### Written problem
Repeat every record below exactly, but leave out any pictures.

### Supplied data
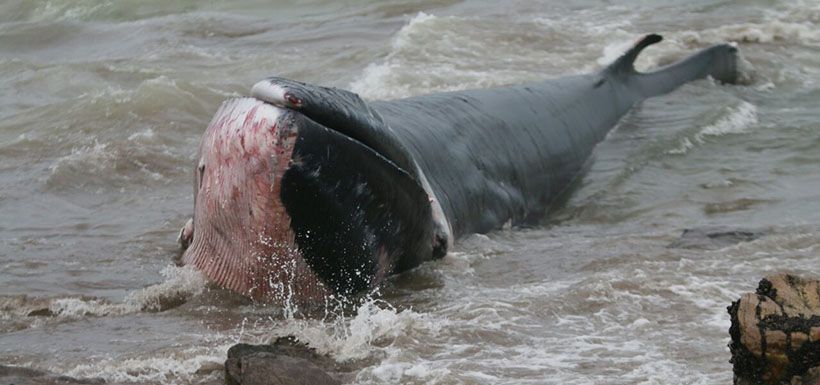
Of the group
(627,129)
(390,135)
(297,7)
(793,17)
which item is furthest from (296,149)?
(297,7)

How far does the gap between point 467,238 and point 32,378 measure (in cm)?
327

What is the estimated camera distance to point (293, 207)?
235 inches

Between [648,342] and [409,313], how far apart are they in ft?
3.65

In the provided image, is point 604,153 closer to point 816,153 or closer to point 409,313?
point 816,153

### The response
Of the group
(627,129)
(390,135)
(297,7)
(793,17)
which item is furthest from (296,149)?
(297,7)

How far does the gap between point 467,238 and point 32,378 measure (in cm)?
327

What is the estimated camera distance to point (293, 207)?
235 inches

Between [648,342] and [409,313], how far apart are they in ft?
3.65

In the provided image, is point 604,153 closer to point 816,153 or closer to point 409,313?
point 816,153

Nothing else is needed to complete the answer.